Srinivasan: I think data mapping is often seen as a starting point for compliance because you need to know where data is. In the run-up to India’s data privacy law being finalised a lot of businesses now ask us how long will it take for us to achieve compliance once the law is enacted? Scott, what would you advise them to do in order to be better prepared?

Warren: In terms of timing, so much depends on whether there is already an existing legal framework for data privacy, or whether it’s a new law. But don’t be afraid to start – please don’t let us scare you from starting because you’ve got 15 countries to deal with. Start by data mapping, figure out what data you have in your organisation, where it is, where it came from. Oftentimes where it sits now is not where it came from.

Then you have to apply a separate set of rules. If it came from Europe and now sits in India, for example, or California. Figure out whether it’s regular personal information and realise every country defines it differently. Figure out if it’s sensitive personal information or if it’s critical infrastructure. In that fashion, do your data mapping, and you do a gap assessment of where you have things in place to handle, and the laws that apply.

Did you actually collect it correctly in the first place based upon that country’s laws? Did you have the consents in place, or other things that allow you to collect it? Do a risk assessment to figure out where you really need to focus first to solve the issues. So that’s three – data mapping, gap analysis and risk assessment.

On implementation, usually I see clients do it at various levels, and they do the public implementation first.

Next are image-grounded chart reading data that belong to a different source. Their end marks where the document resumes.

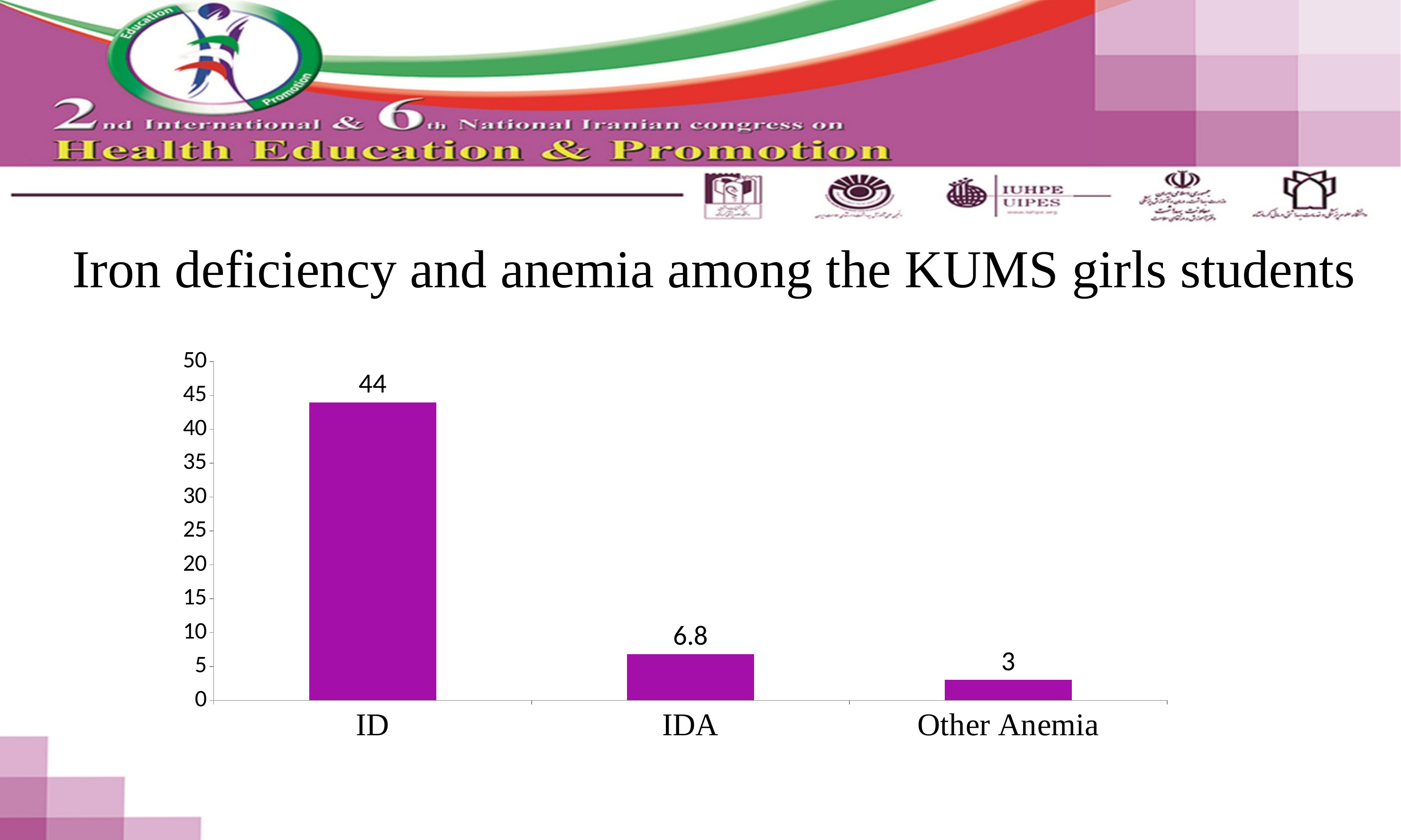
What kind of chart is shown on the slide? bar chart Which is larger, the value for IDA or the value for Other Anemia? IDA Which category has the lowest value? Other Anemia What is the value for Other Anemia? 3 How many categories are shown on the x axis? 3 What is the value for IDA? 6.8 Is the value for ID greater or less than 40? greater What is the difference between the values for IDA and Other Anemia? 3.8 What is the difference between the values for ID and IDA? 37.2 Which category has the highest value? ID Do the values rise or fall from left to right along the x axis? fall What is the value for ID? 44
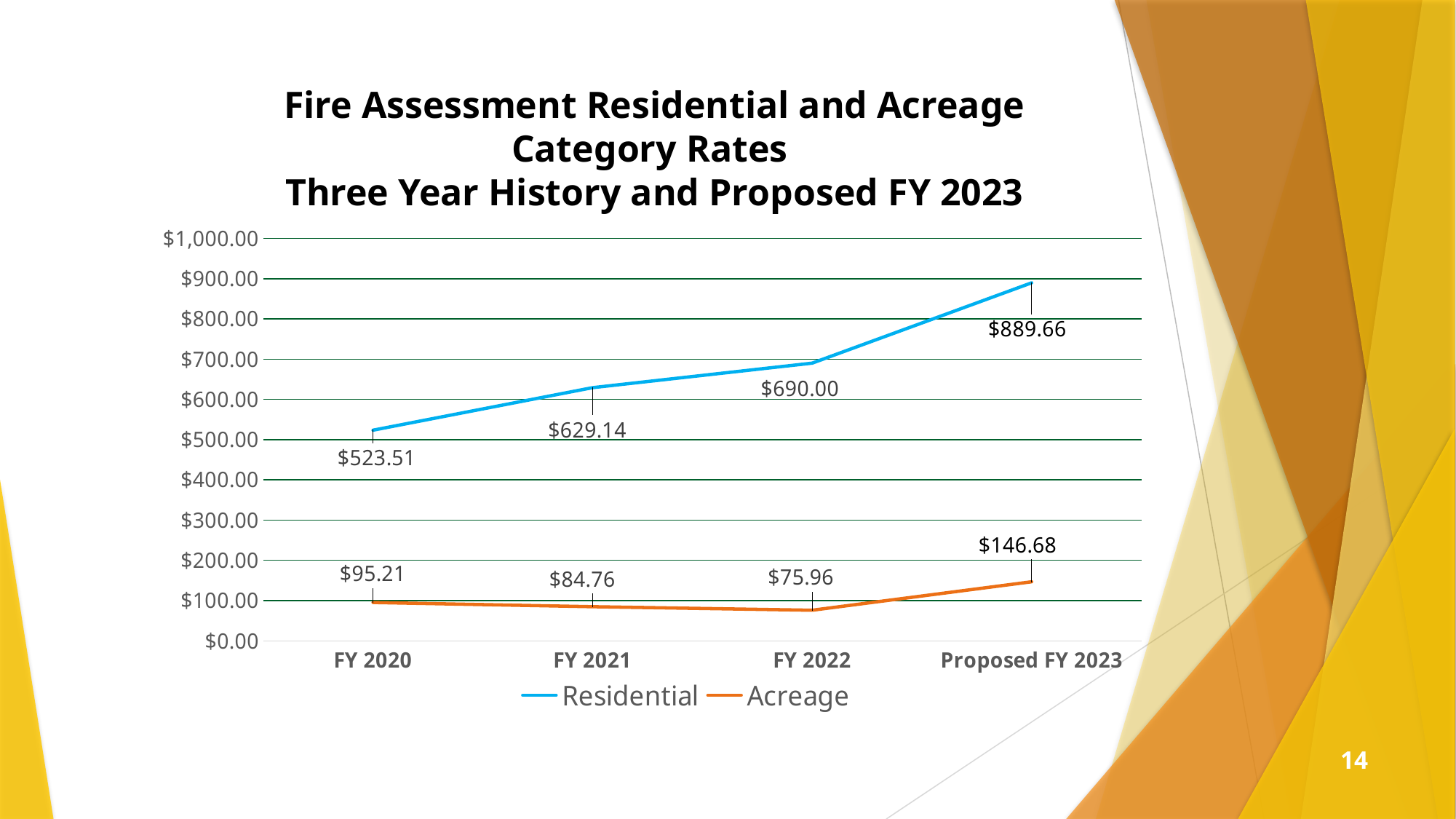
In which year is the Acreage rate lowest? FY 2022 What is the Residential rate for FY 2020? $523.51 What is the Residential rate for FY 2022? $690.00 In which year is the Residential rate highest? Proposed FY 2023 What is the difference between the Residential rate for Proposed FY 2023 and FY 2022? $199.66 What kind of chart is this? Line chart What is the Acreage rate for Proposed FY 2023? $146.68 Does the Residential rate rise or fall from FY 2020 to Proposed FY 2023? Rise Which is larger, the Acreage rate for FY 2020 or for FY 2021? FY 2020 How many years are shown on the x axis? 4 How many series does the legend list? 2 What is the Acreage rate for FY 2021? $84.76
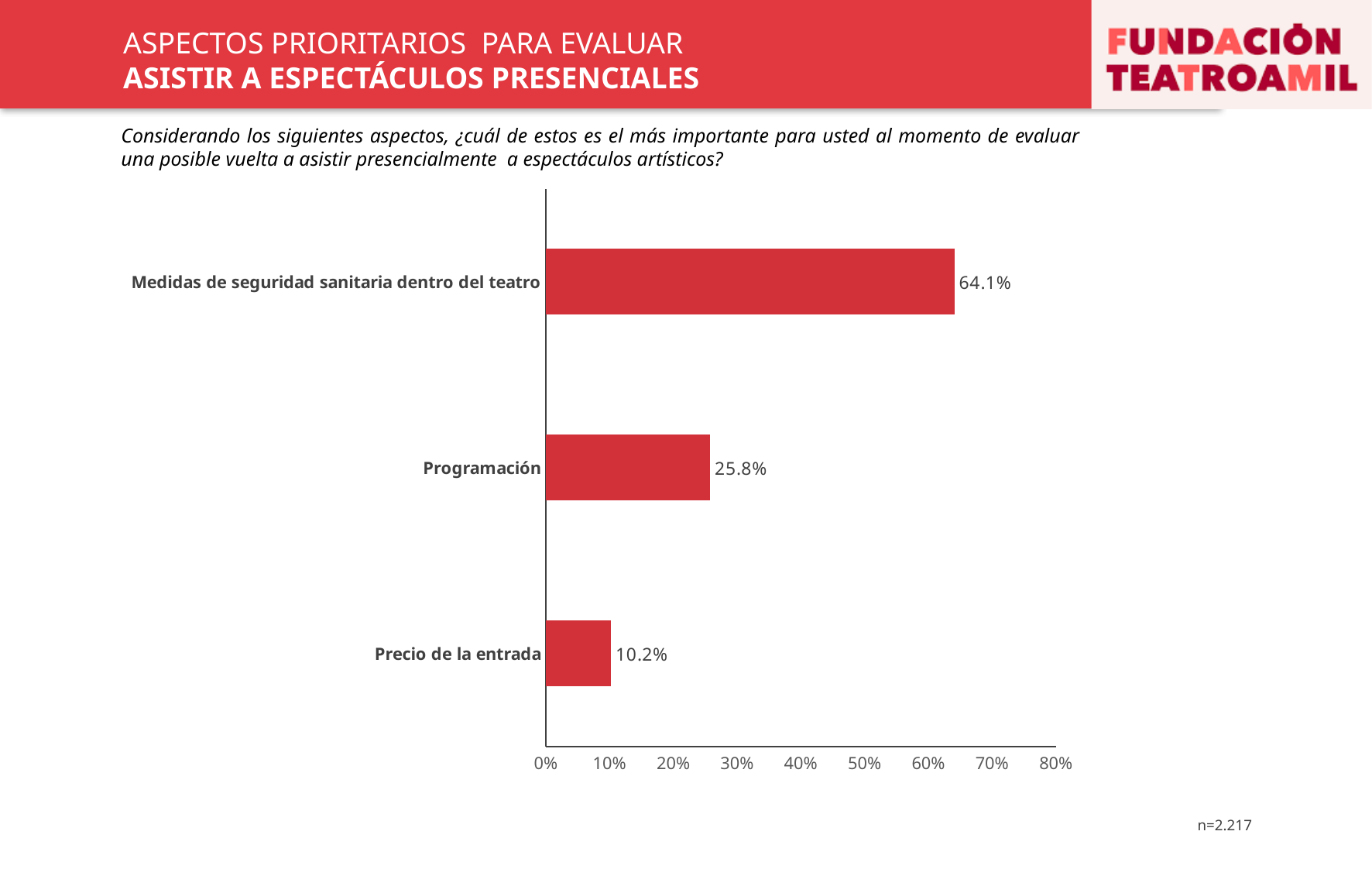
What is the difference between the values for Medidas de seguridad sanitaria dentro del teatro and Programación? 38.3% What is the maximum value shown on the horizontal axis? 80% What is the difference between the values for Programación and Precio de la entrada? 15.6% Which category has the highest value? Medidas de seguridad sanitaria dentro del teatro Which is larger, the value for Programación or the value for Precio de la entrada? Programación What is the value for Programación? 25.8% What kind of chart is shown on the slide? bar chart What is the value for Medidas de seguridad sanitaria dentro del teatro? 64.1% Is the value for Medidas de seguridad sanitaria dentro del teatro greater or less than 50%? greater Which category has the lowest value? Precio de la entrada How many categories are shown in the chart? 3 What is the value for Precio de la entrada? 10.2%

That is, what’s the public facing, what’s on the website, and what documentation do you need to be able to show the data privacy authorities?

And then they start digging a little bit deeper into getting it internally. Do you have the right things in order to respond to a data subject access request? Do you have the right types of privilege forms set up for those people that look at the personal information data? Do you do training for employees? Because that’s oftentimes required. So, you do the implementation and test whether or not that implementation is going well.

My recommendation for in-house counsel is to watch when there’s new transformation of your business. That is, when you go into new business areas, expand and take on new products, or when [employing] new marketing techniques using the latest SMS technologies, and others. And you’re going to think about how that impacts the data that you’ve collected, and where it’s going. And I think then you’re in a position to make that transition successfully.